Link Search Menu Expand Document

Date formats in spreadsheets

Dates in spreadsheets are often stored in a single column.

While this seems like a logical way to record dates when you are entering them, or visually reviewing data, it’s not actually a best practice for preparing data for analysis.

When working with data, your goal is to have as little ambiguity as possible. Ambiguity can creep into your data when working with dates when there are regional variations either in your observations and when you or your team might be working with different versions or suites of software products (e.g., LibreOffice, Microsoft Excel, Gnumeric).

Regional date formatting

When you enter a date into a spreadsheet it looks like a date although the spreadsheet program may display different text from what you input. It does this to be ‘helpful’ but it often is not.

For example if you enter ‘7/12/88’ into your Excel spreadsheet it may display as ‘07/12/1988’ (depending on your version of Excel). These are different ways of formatting the same date.

Different countries also write dates differently. If you are in the UK, for example, you will interpret the date above as the 7th day of December, however a researcher from the US will interpret the same entry as the 12th day of July. This regional variation is handled automatically by your spreadsheet program so that when you are typing in dates they appear as you would expect. If you try to type in a US format date into a UK version of Excel, it may or may not be treated as a date.
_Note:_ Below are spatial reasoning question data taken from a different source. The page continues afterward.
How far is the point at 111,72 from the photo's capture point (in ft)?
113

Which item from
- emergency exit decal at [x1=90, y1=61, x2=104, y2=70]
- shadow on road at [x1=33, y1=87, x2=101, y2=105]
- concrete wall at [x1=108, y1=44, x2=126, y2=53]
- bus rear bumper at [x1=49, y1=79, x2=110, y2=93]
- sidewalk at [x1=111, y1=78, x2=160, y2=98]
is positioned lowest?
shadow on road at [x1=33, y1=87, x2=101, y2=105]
It is therefore a good idea to treat dates, not as a single data point, but as three distinct pieces of data (month, day, and year). Separating dates into their component parts will avoid this confusion, while also giving the added benefit of allowing you to compare, for example data collected in January of multiple years with data collected in February of multiple years.

Dates stored as integers

One of the other reasons dates can be tricky is that most spreadsheet programs have “useful features” which can change the way dates are displayed - but not stored. The image below demonstrates some of the many date formatting options in Excel.

Many formats, many ambiguities

Excel stores dates as serial numbers (see last column above). This serial number represents the number of days from December 31, 1899. In the example, July 2, 2014 is stored as the serial number 41822.

Excel’s date systems: Excel also entertains a second date system, the 1904 date system, as the default in Excel for Macintosh. This system will assign a different serial number than the 1900 date system. Because of this, dates must be checked for accuracy when exporting data from Excel (look for dates that are ~4 years off).

Activity 1: Separating dates into components

Step 1

Download and open the SAFI_dates.xlsx file. This file contains a subset of the data from the SAFI interviews, including the dates on which the interviews were conducted.

Step 2

Choose the tab of the spreadsheet that corresponds to the way you format dates in your location (either day first DD_MM_YEAR, or month first MM_DD_YEAR). Extract the components of the date to new columns. For this we can use the built in Excel functions: =MONTH()

Step 3

Apply each of these formulas to its entire column. Make sure the new column is formatted as a number and not as a date.

Your spreadsheet should look like this (Note that this solution shows the dates in MM_DD_YEAR format): dates exercise 1

We now have each component of our date isolated in its own column. This will allow us to group our data with respect to month, year, or day of month for our analyses and will also prevent problems when passing data between different versions of spreadsheet software (as for example when sharing data with collaborators in different countries).

Activity 2: Default year

Step 1

Using the same spreadsheet you used for the previous exercise, add another data point in the interview_date column by typing either 11/17 (if your location uses MM/DD formatting) or 17/11 (if your location uses DD/MM formatting). The Day, Month, and Year columns should populate for this new data point. What year is shown in the Year column?

If no year is specified, the spreadsheet program will assume you mean the current year and will insert that value. This may be incorrect if you are working with historical data so be very cautious when working with data that does not have a year specified within its date variable.

Historical data

Excel is unable to parse dates from before 1899-12-31, and will thus leave these untouched. If you’re mixing historic data from before and after this date, Excel will translate only the post-1900 dates into its internal format, thus resulting in mixed data. If you’re working with historic data, be extremely careful with your dates!